Bravissimi Thomas Trabacchi e Vinicio Marchioni, Nicholas Pinnock maestoso. E Francesca Comencini se ne intesta giustamente il merito. «Non ricordo se stavo vedendo X Factor», dice parlando di Manuel Agnelli, «ma mi capitò davanti in tv e capii che doveva esserci. Amo la sua musica, i suoi live, sono un’ammiratrice. Ma sul set ho scoperto un attore pieno d’abnegazione, che mi diceva continuamente, dopo essere entrato nella scena della sparatoria della casa, la più difficile – alla fine di quel giorno ero stremata – “Non ti accontentare, rifacciamola, non ti accontentare”. Ha studiato tantissimo e secondo me può fare molto al cinema». E in fondo, se Sam Peckinpah ha avuto il suo Signor Nessuno che simboleggiava l’ideale del West, è giusto concedere a Francesca Comencini un’icona come Manuel Agnelli a simboleggiare il suo.
Tornando a quella New Babylon ricostruita pezzo per pezzo, Francesca Comencini confessa che «a differenza del cast e della troupe io dormivo lì, avevo bisogno di sentire quel set, di vederlo con tutte le luci, con ogni mio sguardo, sentirne il freddo, la pioggia. Qualche volta è rimasto anche Matthias». E qui c’è un altro punto di contatto. Tra l’abnegazione di Franco Nero, uno che per fare il cinema che voleva, come ha raccontato a Rolling Stone, ha persino convinto Jack Warner a strappare un contratto che altri sognano per una carriera intera, e Matthias Schoenaerts, che non ha mai cercato la fama ma solo ruoli sempre più complessi. E se il Django di Nero “è un figlio di una mignotta”, come lo definiva Corbucci, la Comencini il suo lo considera «un vincente che, come tutti gli antieroi davvero western, arriva alla fine sconfitto, devastato».
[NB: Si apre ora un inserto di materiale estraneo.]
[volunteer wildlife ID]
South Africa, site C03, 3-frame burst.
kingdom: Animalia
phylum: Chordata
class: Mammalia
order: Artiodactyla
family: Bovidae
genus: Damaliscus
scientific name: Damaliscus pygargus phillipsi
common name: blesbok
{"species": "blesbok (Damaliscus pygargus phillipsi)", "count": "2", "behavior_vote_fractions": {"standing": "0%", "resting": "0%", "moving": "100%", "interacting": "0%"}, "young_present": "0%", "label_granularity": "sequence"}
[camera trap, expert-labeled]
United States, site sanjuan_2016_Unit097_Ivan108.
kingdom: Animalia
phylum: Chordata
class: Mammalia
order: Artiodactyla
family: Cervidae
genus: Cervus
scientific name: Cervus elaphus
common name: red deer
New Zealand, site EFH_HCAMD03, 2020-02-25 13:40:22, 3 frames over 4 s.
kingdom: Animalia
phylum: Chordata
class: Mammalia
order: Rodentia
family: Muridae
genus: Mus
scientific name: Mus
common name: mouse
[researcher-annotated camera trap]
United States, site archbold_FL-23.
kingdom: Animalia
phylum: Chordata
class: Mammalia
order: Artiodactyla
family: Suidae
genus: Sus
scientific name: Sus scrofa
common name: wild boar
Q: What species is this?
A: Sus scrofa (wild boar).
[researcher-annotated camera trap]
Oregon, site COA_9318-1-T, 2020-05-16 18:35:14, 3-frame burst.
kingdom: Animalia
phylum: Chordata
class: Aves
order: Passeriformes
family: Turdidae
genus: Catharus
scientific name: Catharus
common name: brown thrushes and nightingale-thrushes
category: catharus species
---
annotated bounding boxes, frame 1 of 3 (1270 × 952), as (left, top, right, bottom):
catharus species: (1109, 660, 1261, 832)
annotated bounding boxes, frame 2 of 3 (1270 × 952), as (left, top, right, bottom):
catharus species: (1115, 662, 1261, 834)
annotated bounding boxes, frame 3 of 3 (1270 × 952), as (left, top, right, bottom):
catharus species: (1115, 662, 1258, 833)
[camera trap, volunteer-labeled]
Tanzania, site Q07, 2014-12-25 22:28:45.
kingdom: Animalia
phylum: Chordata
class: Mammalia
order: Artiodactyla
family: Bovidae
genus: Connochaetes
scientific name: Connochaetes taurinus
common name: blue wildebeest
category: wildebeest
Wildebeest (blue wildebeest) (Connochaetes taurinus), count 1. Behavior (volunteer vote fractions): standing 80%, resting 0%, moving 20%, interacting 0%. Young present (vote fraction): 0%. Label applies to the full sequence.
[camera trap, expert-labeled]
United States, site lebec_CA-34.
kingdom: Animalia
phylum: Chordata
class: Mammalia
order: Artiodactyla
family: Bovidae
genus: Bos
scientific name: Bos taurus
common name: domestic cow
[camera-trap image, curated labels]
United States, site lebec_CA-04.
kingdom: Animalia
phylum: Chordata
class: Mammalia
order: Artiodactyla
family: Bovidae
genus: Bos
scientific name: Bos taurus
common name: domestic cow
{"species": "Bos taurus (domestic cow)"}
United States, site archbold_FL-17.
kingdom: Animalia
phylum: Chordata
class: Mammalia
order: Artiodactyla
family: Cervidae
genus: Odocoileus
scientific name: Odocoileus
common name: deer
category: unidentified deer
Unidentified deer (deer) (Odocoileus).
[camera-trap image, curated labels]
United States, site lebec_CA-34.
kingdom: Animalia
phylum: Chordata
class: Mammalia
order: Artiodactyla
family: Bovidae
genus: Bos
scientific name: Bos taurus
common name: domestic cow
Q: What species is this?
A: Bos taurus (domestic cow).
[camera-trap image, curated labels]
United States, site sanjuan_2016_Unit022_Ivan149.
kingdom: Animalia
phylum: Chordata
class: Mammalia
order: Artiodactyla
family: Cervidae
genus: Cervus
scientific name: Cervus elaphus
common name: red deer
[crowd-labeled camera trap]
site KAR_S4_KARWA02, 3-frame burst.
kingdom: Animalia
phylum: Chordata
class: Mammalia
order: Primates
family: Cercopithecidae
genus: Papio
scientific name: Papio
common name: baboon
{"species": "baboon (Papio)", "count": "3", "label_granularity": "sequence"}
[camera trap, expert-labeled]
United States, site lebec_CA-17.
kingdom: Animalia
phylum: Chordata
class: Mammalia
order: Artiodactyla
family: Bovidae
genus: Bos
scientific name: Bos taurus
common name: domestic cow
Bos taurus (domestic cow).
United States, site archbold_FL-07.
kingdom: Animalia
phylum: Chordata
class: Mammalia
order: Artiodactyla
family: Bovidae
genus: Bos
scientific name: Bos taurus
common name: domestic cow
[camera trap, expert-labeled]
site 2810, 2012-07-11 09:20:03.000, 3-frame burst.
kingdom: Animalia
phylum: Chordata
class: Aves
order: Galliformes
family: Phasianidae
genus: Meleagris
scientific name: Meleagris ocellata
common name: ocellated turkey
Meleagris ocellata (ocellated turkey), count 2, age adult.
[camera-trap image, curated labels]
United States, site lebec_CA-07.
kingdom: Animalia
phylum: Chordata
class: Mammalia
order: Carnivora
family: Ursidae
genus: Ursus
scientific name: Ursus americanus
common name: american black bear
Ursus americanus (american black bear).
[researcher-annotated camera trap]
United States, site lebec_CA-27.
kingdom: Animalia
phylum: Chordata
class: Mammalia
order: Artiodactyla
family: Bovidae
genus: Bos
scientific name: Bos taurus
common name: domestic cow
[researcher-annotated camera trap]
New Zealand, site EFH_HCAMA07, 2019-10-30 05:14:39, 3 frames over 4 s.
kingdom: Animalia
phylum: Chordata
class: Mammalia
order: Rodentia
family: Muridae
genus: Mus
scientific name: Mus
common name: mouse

Una storia potente e che, con un ritmo suo, sa tenerti incatenato alla poltrona. Anche grazie a un cast perfetto che sul set è diventato una squadra. «Il cast è stato meraviglioso, anche per la generosità e la grandezza degli attori più esperti e conosciuti che hanno trattato i ragazzi come dei pari, responsabilizzandoli tantissimo, e questo in loro ha portato una devozione totale. Pur essendo esordienti o quasi, discutevano sempre dei loro personaggi, rimanevano anche nei giorni in cui non erano in scena o quando potevano essere sostituiti da stunt. Imparavano ad andare a cavallo anche per una sola posa». E di sicuro ne è il simbolo il protagonista, che si carica la serie sulle spalle, soprattutto la parte più dolente e complessa.
«Matthias è incredibile, sempre a cercare la sorpresa, sempre in controtempo, sempre curioso della scena e del personaggio, è uno che si obbliga a non scegliere ma la strada più facile», lo descrive Francesca Comencini. »E per avere nuove idee, nuove angolazioni di visuale, un modo diverso di interpretare il ruolo, ascolta tutti, anche chi è alla sua prima esperienza». Compresa la figlia della regista, Camille Dugay, che nella serie interpreta Margaret, la donna amata da Django la perdita della quale è il motore di tutto. «Cosa credi, ha fatto tantissimi provini, in una produzione internazionale come questa i passaggi per decidere qualcosa sono tantissimi e complessi, figuriamoci per un ruolo chiave nella narrazione come questo: dovevi credere alla gioia del loro amore per capire la profondità del desiderio di vendetta del protagonista, ma anche della sua esigenza di riconciliazione con chi è rimasto. Però è stato bellissimo, lei ha da poco finito la scuola di Pierfrancesco Favino e credo sia davvero una brava attrice, ma soprattutto era perfetta per la parte, ne eravamo convinti tutti. E per me quel lato materno, dolce, tranquillizzante con cui caratterizza Margaret rappresenta come madre molto di quello che lei mi ha dato e mi dà come figlia, e per me è stato magnifico restituirlo sullo schermo. Anche se sul set neanche ci parlavamo, per fare in modo che il rapporto fosse il più professionale possibile. Conta che Matthias si è reso conto che eravamo madre e figlia alla Festa di Roma!».
Tipico comportamento da cowgirl che non devono chiedere mai. E alla fine rimane la curiosità se Francesca Comencini si senta più tarantiniana o corbucciana. Non glielo chiediamo, ma ripercorrendo la chiacchierata c’è una sua frase che sembra uscita da quel set del 1966: «Il western è ruvido, arrugginito, metallico. L’attrezzista è quasi l’uomo più importante del set, il western non può essere patinato». Ci puoi scommettere la tua colt, Francesca.